Néanmoins, c’est merveille : la nuance et la mesure sont présentes. Car on sent bien que ces deux mondes, s’ils s’opposent, s’ils se connaissent sans pouvoir se côtoyer jamais, s’ils se haïssent sinon se méprisent, sont pleins de lézardes. On voit bien, d’un mot, que ces deux mondes, l’un comme l’autre sont en tension. D’un côté, comment ne pas éprouver de la sympathie pour ce héros anonyme, Ben, en quelque sorte l’homme secrètement génial rêvé par Valéry, qui fait douloureusement choix d’une certaine esthétique vitale aux dépens d’une morne conformité sociale ? D’un autre côté, Ben et ses enfants n’en viennent-ils pas eux-mêmes à s’interroger sur leurs choix, à se mettre en question ? Si tous s’accordent à penser qu’il faut redonner pleine mesure aux potentialités humaines, que le nécessaire vaut mieux que le superflu, que la dignité est fille de la sobriété, qu’enfin la liberté est une valeur suprême, ils subissent aussi parfois l’autorité paternelle comme une tyrannie, l’appel des forêts comme une vaine fiction, une folle aventure, ou, pour le dire avec Ben lui-même, comme « une magnifique erreur ». Celui-ci n’a-t-il pas égoïstement sacrifié la sécurité de sa famille au nom d’un horizon plus inatteignable qu’indépassable ? L’utopie était-elle humaine ?

Mais la désillusion, mais l’amertume, mais le doute passés, Captain fantastic s’achève – là est sa force, répétons-le, son irrésistible puissance – sur la possibilité d’un compromis : là où McCandless s’était engouffré dans une impasse (Into the Wild, 2007), là où il s’était fatalement enseveli dans les farouches solitudes alaskiennes pour trouver une mort immanquable dans un bus sordide, le bus, ici, laisse place à un autre, et celui de la famille solitaire au transport en commun que les enfants, dans les dernières secondes du film attablés avec leur père, s’apprêtent à prendre pour se rendre à l’école.

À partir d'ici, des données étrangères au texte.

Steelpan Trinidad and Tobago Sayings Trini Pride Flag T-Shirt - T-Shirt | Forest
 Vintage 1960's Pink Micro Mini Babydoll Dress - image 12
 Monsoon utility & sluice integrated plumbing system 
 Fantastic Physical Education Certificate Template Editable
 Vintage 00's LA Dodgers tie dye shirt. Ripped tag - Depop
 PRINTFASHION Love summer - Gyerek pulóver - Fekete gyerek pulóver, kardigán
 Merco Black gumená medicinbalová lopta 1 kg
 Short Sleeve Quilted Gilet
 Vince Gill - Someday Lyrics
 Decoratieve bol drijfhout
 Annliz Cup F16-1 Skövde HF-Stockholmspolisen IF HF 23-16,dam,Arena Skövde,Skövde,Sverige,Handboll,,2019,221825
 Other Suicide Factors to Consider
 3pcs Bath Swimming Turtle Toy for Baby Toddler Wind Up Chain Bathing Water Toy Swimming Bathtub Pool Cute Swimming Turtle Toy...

Compromis, non compromission. De fait, la maisonnée n’a pas renoncé à son noble idéal : déjà Ben a préparé pour la journée de classe de sa nombreuse fratrie ces menus sachets de vivres cultivés par elle-même. Éloge est fait de l’autoconsommation. L’Amérique de Matt Ross est une Amérique potagère.

Le film s’était ouvert sur un silence ; il se clôt sur un autre long silence par lequel le réalisateur nous invite à méditer cette saine résistance familiale, trop discrète pour être réprimée, quoique trop réfléchie pour être banale. Ainsi le principe d’une révolution silencieuse est-il posé.